Carlos Rubinstein, one of three commissioners of the Texas Commission on Environmental Quality, testified before the Senate Natural Resources Committee that 91 percent of the state is now facing extreme or exceptional drought conditions and 956 public water systems have imposed voluntary or mandatory restrictions on water use. His commission lists 4,721 total community water systems across Texas.

Rubinstein said 55 of those have prohibited all outside watering and at least 23 are in such dire straits that officials can't determine the state of their water stocks, or believe they are within 180 days of drying up.

"We try to talk to them, try to find out where we have alternate water supplies," Rubinstein said of the communities whose water situation was most-alarming. He did not identify the areas, but a map posted on the commission Website showed many regions under mandatory restrictions clustered around Houston and San Antonio.

Through September, Texas has averaged only 8.5 inches of rain, nearly 13 inches less than normal. Rubinstein's commission safeguards water rights and diverts water to ensure all needs are met. But those diversions are based on the priority date of each water right and, during droughts, more senior holders trump newer ones. Rubinstein said authorities have already curtailed water rights in 1,005 cases.

In addition to the most intense single-year drought in history, Texas has had the largest agricultural losses and most destructive wildfires on record this year.

The state tracks water levels at 109 of its 175 major water supply reservoirs and found that by the end of September, they were below 60 percent capacity — the lowest level since 1978. Rubinstein said of the 31.1 million acre feet capacity, just 18.8 million acre feet of water was being stored.

Republican Sen. Troy Fraser, chairman of the Natural Resources Committee, said the drought would be a top challenge during the next legislative session, which opens in January 2013. Rubinstein was part of one of seven panels committee members heard Tuesday and a counterpart House committee has scheduled a drought meeting for Wednesday.

Prospects for the future are even more sobering.

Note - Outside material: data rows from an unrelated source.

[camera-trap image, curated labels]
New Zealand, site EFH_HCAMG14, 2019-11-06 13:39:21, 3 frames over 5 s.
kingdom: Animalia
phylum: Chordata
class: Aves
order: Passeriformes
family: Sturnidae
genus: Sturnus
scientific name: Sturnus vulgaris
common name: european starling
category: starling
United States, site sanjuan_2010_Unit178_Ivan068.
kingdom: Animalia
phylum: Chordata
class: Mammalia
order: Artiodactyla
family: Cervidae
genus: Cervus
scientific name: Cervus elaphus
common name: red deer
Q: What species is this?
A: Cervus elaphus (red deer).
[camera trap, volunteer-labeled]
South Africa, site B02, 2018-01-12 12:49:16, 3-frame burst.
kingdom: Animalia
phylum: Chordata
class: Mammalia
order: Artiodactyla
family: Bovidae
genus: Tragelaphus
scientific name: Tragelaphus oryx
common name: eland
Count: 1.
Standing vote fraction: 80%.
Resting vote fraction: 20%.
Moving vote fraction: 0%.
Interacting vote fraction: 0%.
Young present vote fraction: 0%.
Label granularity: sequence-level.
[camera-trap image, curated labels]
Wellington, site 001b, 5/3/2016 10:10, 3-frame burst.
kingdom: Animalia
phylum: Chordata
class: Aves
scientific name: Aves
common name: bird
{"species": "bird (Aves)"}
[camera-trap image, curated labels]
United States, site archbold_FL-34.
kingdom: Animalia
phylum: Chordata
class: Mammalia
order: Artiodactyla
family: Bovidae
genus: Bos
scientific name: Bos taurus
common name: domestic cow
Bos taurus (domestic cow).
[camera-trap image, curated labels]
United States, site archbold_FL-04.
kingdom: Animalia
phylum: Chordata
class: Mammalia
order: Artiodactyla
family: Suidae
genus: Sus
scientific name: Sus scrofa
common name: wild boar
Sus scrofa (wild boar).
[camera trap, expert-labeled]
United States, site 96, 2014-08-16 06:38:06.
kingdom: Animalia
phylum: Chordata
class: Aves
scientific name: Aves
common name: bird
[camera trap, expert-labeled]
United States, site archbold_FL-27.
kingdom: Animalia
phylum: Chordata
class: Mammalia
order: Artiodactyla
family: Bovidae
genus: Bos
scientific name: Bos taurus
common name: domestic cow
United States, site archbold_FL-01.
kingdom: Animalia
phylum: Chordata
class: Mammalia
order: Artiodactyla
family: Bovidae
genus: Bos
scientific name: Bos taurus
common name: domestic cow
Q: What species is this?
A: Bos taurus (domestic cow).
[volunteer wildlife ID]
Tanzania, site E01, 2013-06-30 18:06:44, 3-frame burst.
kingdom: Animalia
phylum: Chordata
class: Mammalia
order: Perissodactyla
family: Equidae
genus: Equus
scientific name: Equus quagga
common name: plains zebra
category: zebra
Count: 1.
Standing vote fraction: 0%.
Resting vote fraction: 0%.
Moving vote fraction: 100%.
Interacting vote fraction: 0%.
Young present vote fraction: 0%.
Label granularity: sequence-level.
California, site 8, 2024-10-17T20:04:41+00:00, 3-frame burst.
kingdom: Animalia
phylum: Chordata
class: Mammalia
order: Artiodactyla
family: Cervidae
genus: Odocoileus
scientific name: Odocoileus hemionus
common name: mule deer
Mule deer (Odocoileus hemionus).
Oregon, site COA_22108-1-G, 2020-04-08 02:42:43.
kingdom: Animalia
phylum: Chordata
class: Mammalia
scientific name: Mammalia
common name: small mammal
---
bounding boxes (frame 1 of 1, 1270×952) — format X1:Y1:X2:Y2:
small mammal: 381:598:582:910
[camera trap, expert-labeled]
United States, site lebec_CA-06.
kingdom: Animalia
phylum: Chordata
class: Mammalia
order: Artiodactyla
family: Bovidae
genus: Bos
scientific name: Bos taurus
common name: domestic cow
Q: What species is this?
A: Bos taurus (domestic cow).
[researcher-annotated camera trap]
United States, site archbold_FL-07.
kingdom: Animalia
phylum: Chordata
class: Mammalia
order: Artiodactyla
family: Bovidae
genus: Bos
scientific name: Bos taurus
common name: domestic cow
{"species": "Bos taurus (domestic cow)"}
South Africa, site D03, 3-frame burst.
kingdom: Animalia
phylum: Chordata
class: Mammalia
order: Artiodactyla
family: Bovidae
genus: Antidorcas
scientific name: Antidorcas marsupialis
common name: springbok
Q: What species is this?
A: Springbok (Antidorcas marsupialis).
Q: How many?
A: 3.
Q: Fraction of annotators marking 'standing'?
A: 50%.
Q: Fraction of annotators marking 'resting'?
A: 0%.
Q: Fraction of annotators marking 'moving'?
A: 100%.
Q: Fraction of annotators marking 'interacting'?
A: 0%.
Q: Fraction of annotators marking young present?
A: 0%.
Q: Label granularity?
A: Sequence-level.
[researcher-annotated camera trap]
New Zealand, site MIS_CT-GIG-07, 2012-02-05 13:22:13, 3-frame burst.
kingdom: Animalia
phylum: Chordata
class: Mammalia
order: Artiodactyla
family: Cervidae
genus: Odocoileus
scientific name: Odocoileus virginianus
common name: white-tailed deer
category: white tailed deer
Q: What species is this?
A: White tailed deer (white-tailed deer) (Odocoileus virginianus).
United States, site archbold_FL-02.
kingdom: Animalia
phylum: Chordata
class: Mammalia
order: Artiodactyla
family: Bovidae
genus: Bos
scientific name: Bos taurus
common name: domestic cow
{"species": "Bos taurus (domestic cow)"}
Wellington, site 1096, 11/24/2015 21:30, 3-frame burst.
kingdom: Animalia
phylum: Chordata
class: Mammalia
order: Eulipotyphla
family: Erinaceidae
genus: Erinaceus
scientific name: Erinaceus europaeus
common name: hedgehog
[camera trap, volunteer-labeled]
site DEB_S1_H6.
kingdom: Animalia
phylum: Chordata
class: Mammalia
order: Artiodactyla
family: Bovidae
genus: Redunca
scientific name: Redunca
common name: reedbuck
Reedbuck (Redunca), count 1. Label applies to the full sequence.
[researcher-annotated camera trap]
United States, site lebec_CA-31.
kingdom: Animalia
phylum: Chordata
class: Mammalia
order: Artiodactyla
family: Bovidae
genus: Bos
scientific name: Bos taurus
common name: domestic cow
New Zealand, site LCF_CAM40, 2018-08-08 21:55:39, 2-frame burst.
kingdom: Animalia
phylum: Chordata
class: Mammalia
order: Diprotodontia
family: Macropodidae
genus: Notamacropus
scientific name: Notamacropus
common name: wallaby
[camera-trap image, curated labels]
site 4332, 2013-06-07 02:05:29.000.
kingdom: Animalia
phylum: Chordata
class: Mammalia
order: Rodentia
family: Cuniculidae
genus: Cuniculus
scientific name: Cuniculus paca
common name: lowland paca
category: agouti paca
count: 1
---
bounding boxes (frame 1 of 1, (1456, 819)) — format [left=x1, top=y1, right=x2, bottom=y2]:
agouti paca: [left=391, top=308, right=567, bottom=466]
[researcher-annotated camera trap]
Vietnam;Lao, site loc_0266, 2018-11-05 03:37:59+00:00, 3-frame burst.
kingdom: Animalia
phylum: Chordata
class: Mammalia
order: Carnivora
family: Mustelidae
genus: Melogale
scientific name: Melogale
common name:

State climatologist John Nielsen-Gammon said Texas has endured droughts five of the past seven years and that La Nina activity in the Pacific, as well as unfavorable conditions in the Atlantic, mean the current drought is likely to continue at least another year — and may rival the 1950 to 1957 drought that was the state's longest prolonged lack of rainfall.

In the meantime, Texas had its hottest summer ever recorded with an 86.8-degree average, which Nielsen-Gammon called a statistical tie with Oklahoma for the hottest in U.S. history. He said sizzling temperatures had increased evaporation in reservoirs, further depleting already decimated water stocks.

Carolyn Brittin of the Texas Water Development Board urged implementing a state contingency plan to bolster future water supplies, but said estimated costs have increased from $31 billion in 2007 to $53 billion today. The plan is now more costly because it calls for more water treatment and desalinization facilities, as well as additional pipes and other infrastructure for transporting water.

Still, the price tag left committee members taken aback. "We're just going to have to get a Washington D.C. perspective on all this," deadpanned Republican Sen. Craig Estes.